INPUT:
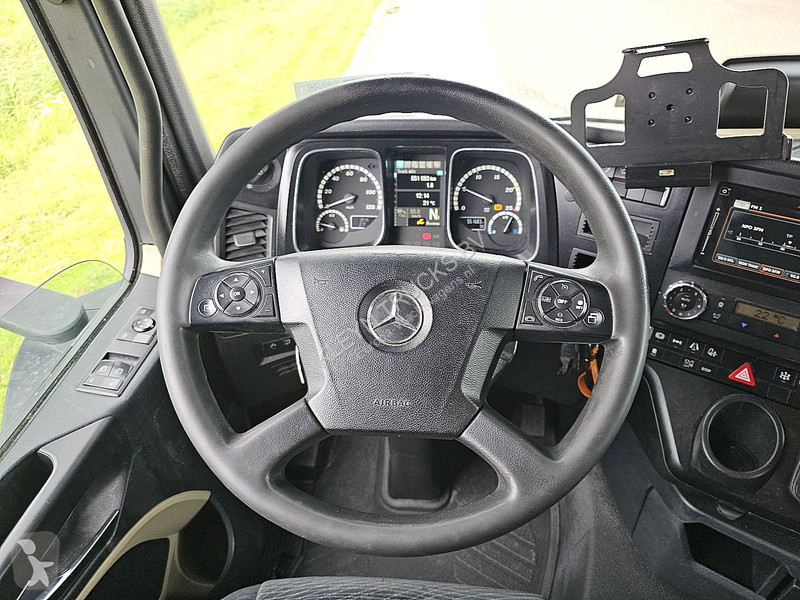 Tahač Mercedes ACTROS 1843 LS STR.SP. PTO+ HYDR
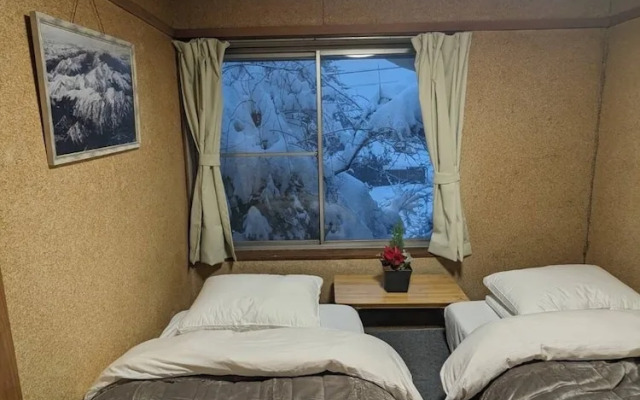 DarkHorse at Hakuba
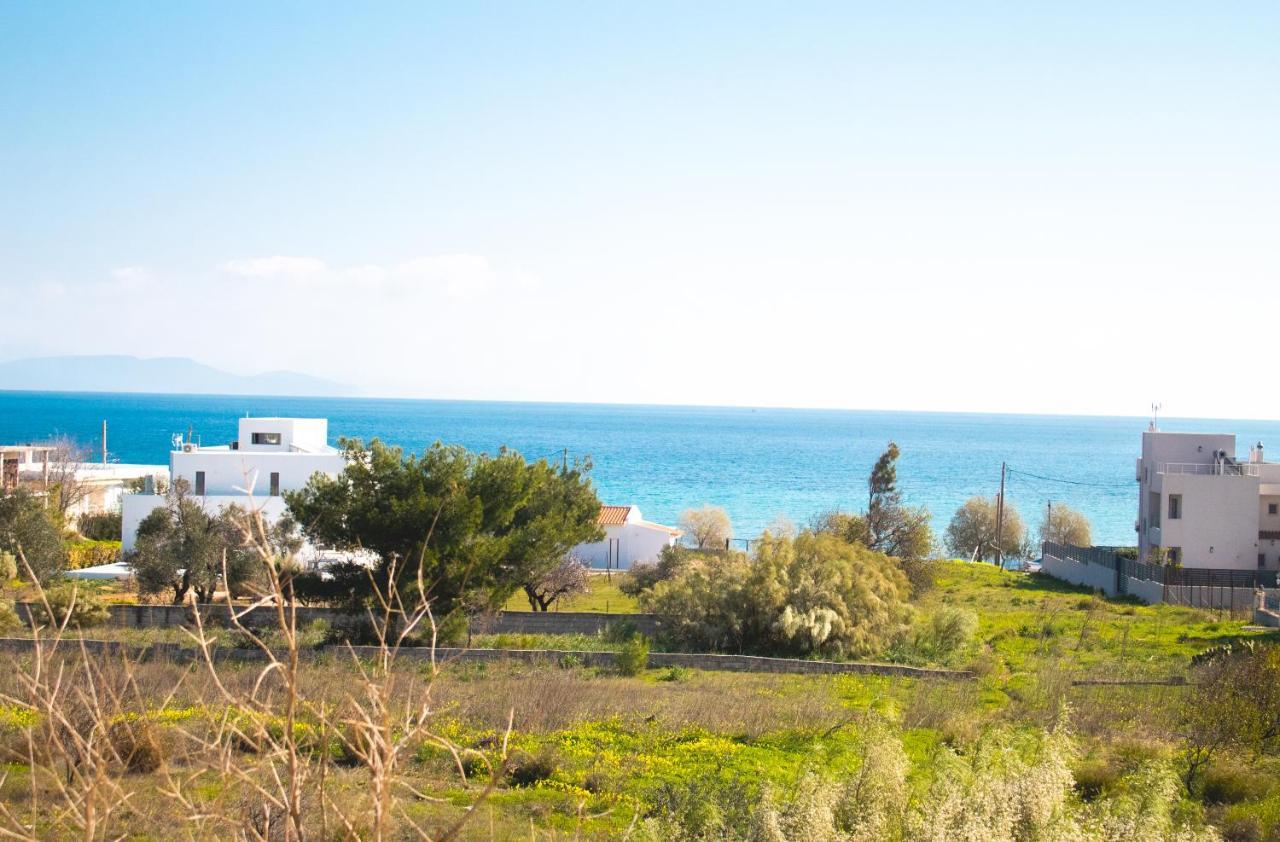Emvi Iii Seaview Near Airport Apartment *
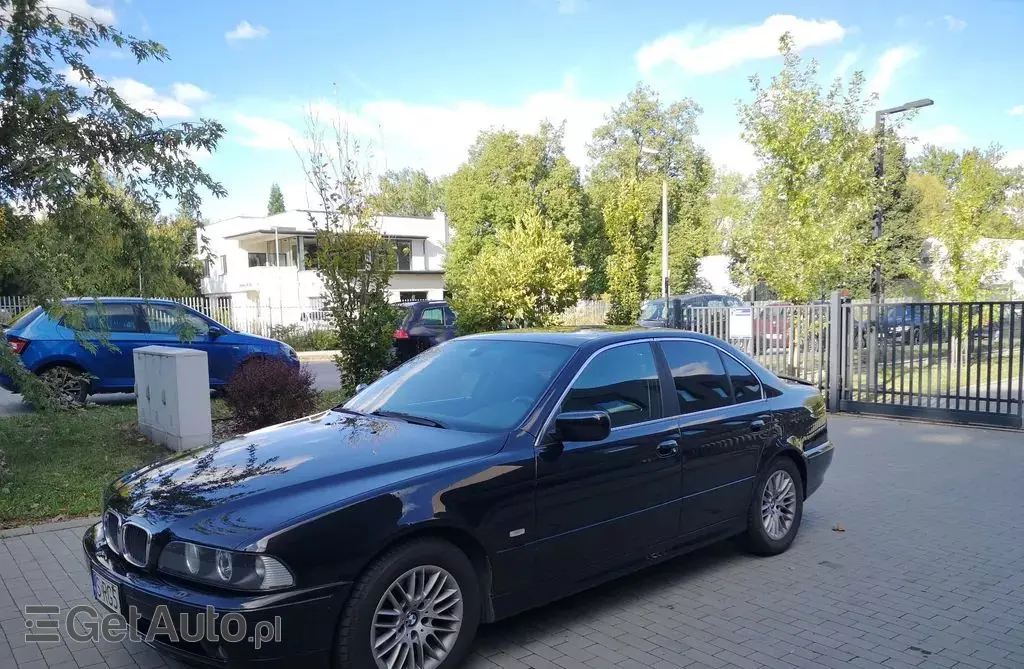 BMW Seria 5 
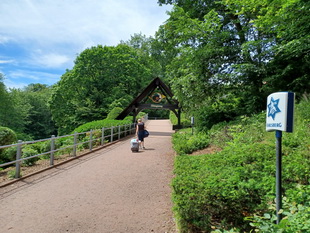 Kurpfalz Park in Wachenheim 2024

WHAT YOU WILL DO: Return the whole listing word for word, minus its pictures.

TASK OUTPUT:
 Tahač Mercedes ACTROS 1843 LS STR.SP. PTO+ HYDR
 DarkHorse at Hakuba
Emvi Iii Seaview Near Airport Apartment *
 BMW Seria 5 
 Kurpfalz Park in Wachenheim 2024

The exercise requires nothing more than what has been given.